リハビリテーション室

リハビリテーション室の想い・役割

私たちのリハビリテーション室は、急性期病院として「いま必要なリハビリ」を的確に提供することを使命としています。発症・受傷直後から関わり、医学的根拠に基づいた評価と専門的なリハビリテーションを通して、早期回復・早期退院、そして次の生活の場へとつなぐ役割を担っています。
急性期では、日々状態が変化します。その変化を見逃さず、医師・看護師をはじめとした多職種と密に連携しながら、リハビリを進めていきます。
私たちが目指すのは、「できること」を増やすだけでなく、患者さんが安心して次の一歩を踏み出せること。そのために、身体機能だけでなく、生活背景や思いにも目を向けたリハビリテーションを大切にしています。

患者さん・ご家族の方へ

入院中、「また歩けるようになるだろうか」「家に帰って生活できるだろうか」といった不安を抱かれる方も多くいらっしゃいます。
リハビリテーション室では、患者さん一人ひとりの状態や目標に合わせて、適切なリハビリを行います。できることを一つずつ積み重ねながら、退院後の生活を見据えたサポートを行います。

よくあるご質問

  • Q

    急性期からリハビリを行うのはなぜですか?

    A

    早期から身体を動かすことで、筋力低下や合併症を予防し、回復を促すことができます。安全面に配慮しながら、医師の指示のもと実施します。

  • Q

    入院しているのに、早くからリハビリをして大丈夫ですか?

    A

    医師の管理のもと、全身状態やリスクを十分に評価したうえで行います。無理に動かすことはなく、その日の体調や病状に合わせて内容や強度を調整しますので、ご安心ください。

  • Q

    痛みがあってもリハビリはできますか?

    A

    痛みや体調を確認しながら行います。無理に動かすことはありませんので、ご安心ください。症状によっては、痛みをとるためのリハビリもあります。

リハビリテーションの流れ

当院では、入院患者さんを対象に急性期リハビリテーションを提供しています。血圧や脈拍、全身状態を確認しながら、主治医の指示のもと、入院後・手術翌日の早い段階からリハビリを開始します。
※病名や病気の経過、状態によっては、医療保険下でのリハビリテーションが行えない場合があります。

  1. 01

    リハビリ開始初日

    リハビリの処方が出た後、担当の理学療法士・作業療法士・言語聴覚士が病室へ伺います。

    • 運動機能・認知機能・精神面の評価
    • 入院前の生活状況や役割、ご本人・ご家族の希望の確認
    • 全身状態に配慮しながら、ベッド上でのリハビリから開始

    患者さんの状態に応じて、無理のない範囲で進めていきます。

  2. 02

    全身状態が安定してきたら

    全身状態が安定してきた段階で、起きる時間を増やす、歩く、活動量を増やす、リハビリテーション室でのリハビリへと移行します。
    治療目的に応じた器具や設備を使用し、より積極的なリハビリテーションを行っていきます。

  3. 03

    多職種による話し合い(チーム医療)

    医師・看護師・薬剤師・リハビリスタッフをはじめ、ソーシャルワーカー、管理栄養士、など、多職種が連携し、患者さんの状態や治療方針、今後の方向性について話し合います。
    それぞれの専門的な視点を共有しながら、より良い医療・リハビリの提供を目指します。

  4. 04

    退院・転院に向けて

    ご本人の状態、ご家族の希望、主治医の判断をもとに、自宅退院またはリハビリ転院を検討します。

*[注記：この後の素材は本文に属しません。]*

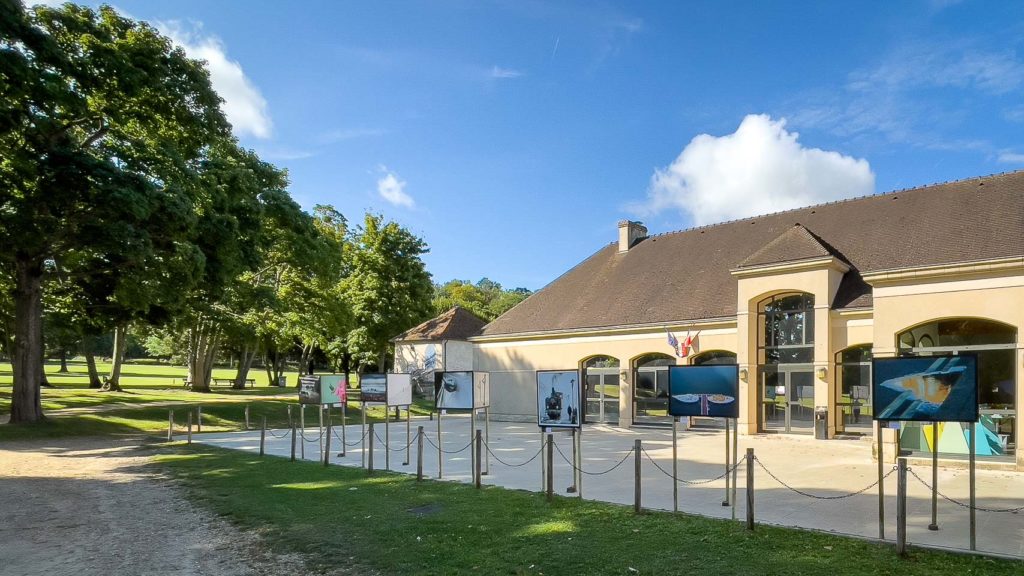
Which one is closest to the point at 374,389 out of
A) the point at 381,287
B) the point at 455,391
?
the point at 455,391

    • 自宅退院の場合:生活動作の練習や住環境調整の提案、自宅でできるホームエクササイズ練習
    • 転院の場合:転院先へリハビリ内容や経過を共有

    退院後・転院後も、リハビリがスムーズに継続できるよう支援しています。

部門紹介

理学療法士(PT)

入院後・手術後の早い段階から、血圧や全身状態を管理しながらリハビリテーションを開始します。
痛みに対する治療(徒手的介入や電気治療など)や、手術後の合併症予防、身体状況の把握を行い、患者さんの状態に応じて、起き上がり・立ち上がり・歩行練習を段階的に進めていきます。
急性期から安全に身体を動かすことで、廃用症候群の防止(筋力低下・関節拘縮・呼吸機能低下の予防)や、ポジショニングによる褥瘡予防を図ります。また、杖や装具の適切な使用方法についても、専門的な視点で指導します。
さらに、退院後の生活や社会復帰を見据え、歩行や日常生活動作、家事、職場復帰、趣味活動など、その人の生活場面に応じた運動機能の回復を支援します。
痛みの原因となっている動作を評価・修正し、必要に応じてご家族への介助方法の指導や、自宅で継続できる運動プログラムの提案も行い、退院後も安心して生活できるようサポートします。
当院の理学療法士は、心臓リハビリテーション指導士・呼吸療法認定士・糖尿病療養指導士などの専門資格を有しており、循環・呼吸・代謝といった全身管理が必要な急性期リハビリにも対応しています。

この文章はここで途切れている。